Le lendemain, quand elle se réveilla, son doigt ne faisait plus mal du tout. Elle s'approcha de la plante.
-Bonjour, dit-elle en souriant.
Mais le cactus ne répondit pas. En tout cas, notre amie n'entendit rien. Elle observa deux petits bourgeons. Ils s'étaient formés pendant la nuit.
Avant d'aller à l'école, elle lui versa un peu d'eau. Et elle fit de même les jours suivants.
Malheureusement, on voyait bien que le cactus se desséchait de plus en plus. Il devint tout gris. Il perdit même quelques picots.
Le matin du septième jour, les bourgeons s'ouvrirent et formèrent deux fleurs, deux très belles fleurs rouges.
-Comme c'est joli ! s'exclama Isabelle. Merci pour ces deux merveilleuses fleurs.
Dans les jours qui suivirent, les fleurs séchèrent tout en restant très belles, très colorées. Le cactus, lui, se racornit complètement.

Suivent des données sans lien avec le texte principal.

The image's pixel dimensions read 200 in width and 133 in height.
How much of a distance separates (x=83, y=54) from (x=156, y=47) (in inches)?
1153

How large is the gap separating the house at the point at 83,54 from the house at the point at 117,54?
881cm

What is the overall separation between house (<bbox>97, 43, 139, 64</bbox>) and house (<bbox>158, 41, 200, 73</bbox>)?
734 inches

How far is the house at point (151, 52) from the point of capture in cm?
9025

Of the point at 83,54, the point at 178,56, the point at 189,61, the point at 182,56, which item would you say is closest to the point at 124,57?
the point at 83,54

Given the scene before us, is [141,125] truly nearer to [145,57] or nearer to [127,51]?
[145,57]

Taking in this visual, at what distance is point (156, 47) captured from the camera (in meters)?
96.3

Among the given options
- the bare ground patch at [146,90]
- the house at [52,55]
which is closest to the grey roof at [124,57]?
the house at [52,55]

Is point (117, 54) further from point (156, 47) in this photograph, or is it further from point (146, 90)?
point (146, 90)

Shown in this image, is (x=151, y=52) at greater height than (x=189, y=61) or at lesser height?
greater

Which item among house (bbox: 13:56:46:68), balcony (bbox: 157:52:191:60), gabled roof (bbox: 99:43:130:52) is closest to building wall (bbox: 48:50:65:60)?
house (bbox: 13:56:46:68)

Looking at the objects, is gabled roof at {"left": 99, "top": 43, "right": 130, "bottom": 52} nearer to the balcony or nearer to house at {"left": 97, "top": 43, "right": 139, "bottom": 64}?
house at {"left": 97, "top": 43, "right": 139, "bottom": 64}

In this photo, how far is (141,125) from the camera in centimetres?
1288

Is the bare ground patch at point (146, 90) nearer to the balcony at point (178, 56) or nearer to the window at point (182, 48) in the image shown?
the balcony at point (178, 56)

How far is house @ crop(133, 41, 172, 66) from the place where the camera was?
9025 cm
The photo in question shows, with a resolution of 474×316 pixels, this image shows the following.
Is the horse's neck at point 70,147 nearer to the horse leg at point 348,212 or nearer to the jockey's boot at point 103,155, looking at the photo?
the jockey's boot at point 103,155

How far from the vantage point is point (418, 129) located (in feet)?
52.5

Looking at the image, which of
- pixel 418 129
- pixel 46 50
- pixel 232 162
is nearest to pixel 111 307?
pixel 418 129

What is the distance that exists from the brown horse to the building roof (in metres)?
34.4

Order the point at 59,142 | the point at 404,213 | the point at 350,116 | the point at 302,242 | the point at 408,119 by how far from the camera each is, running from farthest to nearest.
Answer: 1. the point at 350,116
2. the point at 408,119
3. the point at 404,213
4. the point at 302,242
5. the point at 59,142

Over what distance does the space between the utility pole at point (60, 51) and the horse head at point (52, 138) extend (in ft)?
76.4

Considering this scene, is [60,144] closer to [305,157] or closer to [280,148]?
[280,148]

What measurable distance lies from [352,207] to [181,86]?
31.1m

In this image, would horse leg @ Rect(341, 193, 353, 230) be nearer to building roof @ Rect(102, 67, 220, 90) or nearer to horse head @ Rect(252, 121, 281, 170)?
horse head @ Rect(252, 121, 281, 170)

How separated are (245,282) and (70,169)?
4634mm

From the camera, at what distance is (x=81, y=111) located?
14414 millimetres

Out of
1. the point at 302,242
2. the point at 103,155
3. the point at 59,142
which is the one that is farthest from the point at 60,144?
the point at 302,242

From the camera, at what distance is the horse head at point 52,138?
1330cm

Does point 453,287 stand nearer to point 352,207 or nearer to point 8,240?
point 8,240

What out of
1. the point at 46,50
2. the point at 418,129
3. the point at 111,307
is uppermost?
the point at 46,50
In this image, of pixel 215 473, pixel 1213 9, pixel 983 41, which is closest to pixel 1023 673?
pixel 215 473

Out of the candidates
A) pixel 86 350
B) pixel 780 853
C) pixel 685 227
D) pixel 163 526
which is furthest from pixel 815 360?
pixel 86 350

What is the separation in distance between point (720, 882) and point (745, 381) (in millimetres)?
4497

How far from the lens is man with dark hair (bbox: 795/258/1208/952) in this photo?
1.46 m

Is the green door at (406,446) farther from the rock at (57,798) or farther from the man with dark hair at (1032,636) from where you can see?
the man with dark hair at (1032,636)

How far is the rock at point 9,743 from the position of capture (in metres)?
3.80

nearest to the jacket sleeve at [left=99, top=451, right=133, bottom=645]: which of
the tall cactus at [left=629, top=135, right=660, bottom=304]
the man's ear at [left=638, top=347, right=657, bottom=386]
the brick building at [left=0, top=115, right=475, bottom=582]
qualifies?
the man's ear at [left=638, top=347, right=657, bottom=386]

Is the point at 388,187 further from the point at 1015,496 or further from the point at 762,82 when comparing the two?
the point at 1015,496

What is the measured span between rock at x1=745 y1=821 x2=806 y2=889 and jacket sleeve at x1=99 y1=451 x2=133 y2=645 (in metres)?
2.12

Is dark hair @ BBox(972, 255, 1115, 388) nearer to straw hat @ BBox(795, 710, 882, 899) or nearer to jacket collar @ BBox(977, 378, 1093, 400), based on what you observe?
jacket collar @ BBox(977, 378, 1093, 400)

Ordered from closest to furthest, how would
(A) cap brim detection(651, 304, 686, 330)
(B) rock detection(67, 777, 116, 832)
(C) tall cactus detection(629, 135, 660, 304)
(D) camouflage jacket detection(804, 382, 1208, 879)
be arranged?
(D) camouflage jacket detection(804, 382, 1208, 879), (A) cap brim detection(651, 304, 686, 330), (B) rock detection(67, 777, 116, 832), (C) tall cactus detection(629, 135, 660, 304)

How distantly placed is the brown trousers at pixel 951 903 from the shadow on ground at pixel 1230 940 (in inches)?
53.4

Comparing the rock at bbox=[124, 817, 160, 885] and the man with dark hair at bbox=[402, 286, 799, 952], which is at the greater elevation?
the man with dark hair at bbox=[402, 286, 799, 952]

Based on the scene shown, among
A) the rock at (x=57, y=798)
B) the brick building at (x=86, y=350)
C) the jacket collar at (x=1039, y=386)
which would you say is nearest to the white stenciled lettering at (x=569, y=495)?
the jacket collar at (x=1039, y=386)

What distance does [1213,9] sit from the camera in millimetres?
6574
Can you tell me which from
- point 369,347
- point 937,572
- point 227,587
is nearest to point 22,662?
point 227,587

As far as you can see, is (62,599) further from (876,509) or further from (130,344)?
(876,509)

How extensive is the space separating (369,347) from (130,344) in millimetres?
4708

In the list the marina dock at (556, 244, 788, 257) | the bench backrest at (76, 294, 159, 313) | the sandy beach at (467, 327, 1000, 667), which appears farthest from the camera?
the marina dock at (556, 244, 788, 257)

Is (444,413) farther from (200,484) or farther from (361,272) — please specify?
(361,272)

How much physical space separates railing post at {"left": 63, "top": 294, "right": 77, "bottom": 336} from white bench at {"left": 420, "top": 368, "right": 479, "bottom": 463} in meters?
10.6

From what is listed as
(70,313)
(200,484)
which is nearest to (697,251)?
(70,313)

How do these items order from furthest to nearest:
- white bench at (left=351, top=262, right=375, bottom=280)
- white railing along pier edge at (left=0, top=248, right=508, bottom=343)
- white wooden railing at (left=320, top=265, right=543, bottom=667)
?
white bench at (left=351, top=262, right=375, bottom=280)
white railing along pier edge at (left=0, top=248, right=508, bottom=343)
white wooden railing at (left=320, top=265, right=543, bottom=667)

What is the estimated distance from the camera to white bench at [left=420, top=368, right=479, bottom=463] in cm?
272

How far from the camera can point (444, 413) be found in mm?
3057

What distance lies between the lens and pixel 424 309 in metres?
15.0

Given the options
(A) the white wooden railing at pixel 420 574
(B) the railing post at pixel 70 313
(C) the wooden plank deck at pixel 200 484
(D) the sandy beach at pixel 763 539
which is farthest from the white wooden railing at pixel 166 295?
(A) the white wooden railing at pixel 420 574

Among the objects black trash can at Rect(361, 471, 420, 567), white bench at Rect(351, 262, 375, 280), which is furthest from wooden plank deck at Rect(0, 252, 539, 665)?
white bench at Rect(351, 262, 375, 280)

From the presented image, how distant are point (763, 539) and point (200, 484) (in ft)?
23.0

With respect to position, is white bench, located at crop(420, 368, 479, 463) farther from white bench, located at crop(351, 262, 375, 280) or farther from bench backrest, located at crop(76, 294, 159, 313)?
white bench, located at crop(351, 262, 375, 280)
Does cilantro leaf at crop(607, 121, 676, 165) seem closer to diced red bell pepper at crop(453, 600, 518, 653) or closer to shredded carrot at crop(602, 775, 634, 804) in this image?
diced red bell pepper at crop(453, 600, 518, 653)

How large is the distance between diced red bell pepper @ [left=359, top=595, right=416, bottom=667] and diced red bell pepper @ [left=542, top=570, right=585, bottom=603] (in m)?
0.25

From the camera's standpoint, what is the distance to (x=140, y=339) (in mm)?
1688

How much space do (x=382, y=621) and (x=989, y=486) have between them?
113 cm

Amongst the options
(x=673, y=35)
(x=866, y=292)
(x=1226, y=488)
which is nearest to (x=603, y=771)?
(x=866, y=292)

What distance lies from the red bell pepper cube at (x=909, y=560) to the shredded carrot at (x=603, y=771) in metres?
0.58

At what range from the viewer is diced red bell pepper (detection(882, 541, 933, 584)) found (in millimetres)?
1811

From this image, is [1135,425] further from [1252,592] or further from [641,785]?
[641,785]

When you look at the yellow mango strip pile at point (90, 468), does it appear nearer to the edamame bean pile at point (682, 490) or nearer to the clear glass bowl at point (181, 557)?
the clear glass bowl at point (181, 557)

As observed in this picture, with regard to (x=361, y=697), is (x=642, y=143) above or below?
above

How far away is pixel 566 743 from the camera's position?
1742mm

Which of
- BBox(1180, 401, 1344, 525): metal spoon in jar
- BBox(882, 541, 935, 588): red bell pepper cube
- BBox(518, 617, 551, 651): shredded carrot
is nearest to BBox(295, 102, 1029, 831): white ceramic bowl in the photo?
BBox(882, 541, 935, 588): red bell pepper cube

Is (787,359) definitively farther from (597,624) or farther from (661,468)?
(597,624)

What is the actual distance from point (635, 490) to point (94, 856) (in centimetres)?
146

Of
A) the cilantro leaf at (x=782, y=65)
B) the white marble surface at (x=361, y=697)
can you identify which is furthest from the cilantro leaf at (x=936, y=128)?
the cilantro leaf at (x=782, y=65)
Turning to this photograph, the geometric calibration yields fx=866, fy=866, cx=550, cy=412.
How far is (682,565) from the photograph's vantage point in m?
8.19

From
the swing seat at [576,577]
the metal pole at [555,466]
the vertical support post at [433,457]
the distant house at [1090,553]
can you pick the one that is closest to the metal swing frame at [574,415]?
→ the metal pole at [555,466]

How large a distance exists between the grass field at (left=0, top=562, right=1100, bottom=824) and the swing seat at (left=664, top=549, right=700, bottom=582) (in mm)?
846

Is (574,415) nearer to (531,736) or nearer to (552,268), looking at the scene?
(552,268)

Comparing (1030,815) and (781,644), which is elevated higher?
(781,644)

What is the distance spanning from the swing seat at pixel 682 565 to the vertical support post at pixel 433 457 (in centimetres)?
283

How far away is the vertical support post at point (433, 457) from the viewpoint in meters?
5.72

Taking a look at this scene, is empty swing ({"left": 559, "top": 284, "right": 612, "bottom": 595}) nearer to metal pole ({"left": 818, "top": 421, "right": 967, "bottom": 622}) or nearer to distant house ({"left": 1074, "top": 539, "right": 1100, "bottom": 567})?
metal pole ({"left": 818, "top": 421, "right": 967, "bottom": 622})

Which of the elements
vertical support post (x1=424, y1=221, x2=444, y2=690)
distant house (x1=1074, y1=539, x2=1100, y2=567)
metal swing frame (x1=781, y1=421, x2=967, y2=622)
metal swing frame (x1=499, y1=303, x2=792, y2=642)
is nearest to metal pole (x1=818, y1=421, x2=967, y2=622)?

Un jour, papa entra dans la chambre de notre amie.
-Ma chérie, ton cactus est mort. Ce n'est plus la peine de lui donner à boire. On va le jeter.
-Je ne veux pas le mettre à la poubelle, dit Isabelle.
-Que vas-tu en faire ?
-Je vais l'enterrer au fond du jardin.
Elle cueillit les deux fleurs. Avec l'aide de son père, elle les fixa aux élastiques de ses tresses.
Puis, notre amie choisit une jolie boîte et y coucha son cactus. Elle ajouta quelques pétales de fleurs jaunes, bleues et blanches, puis elle ferma le petit écrin.
Elle fit un trou au fond du jardin, y posa le coffret contenant son cactus et le recouvrit de terre.
Elle écrasa une larme sur sa joue.
Parfois, après l'école, Isabelle venait y verser de l'eau.
Un jour, Bertrand, le plus grand de ses trois frères, lui expliqua que le cactus était mort, qu'il ne repousserait plus jamais et que cela ne servait à rien de l'arroser.
-Je le sais bien, répondit la petite sœur. C'est comme pour bon-papa, il est mort et il ne reviendra plus.
Les deux fleurs de cactus accrochées aux tresses de notre amie restèrent longtemps très belles.
Repensant un jour à son ami cactus, Isabelle sécha deux petites larmes qui coulaient de nouveau sur ses joues. C'était sans doute son bourgeon d'amitié, son cadeau à elle.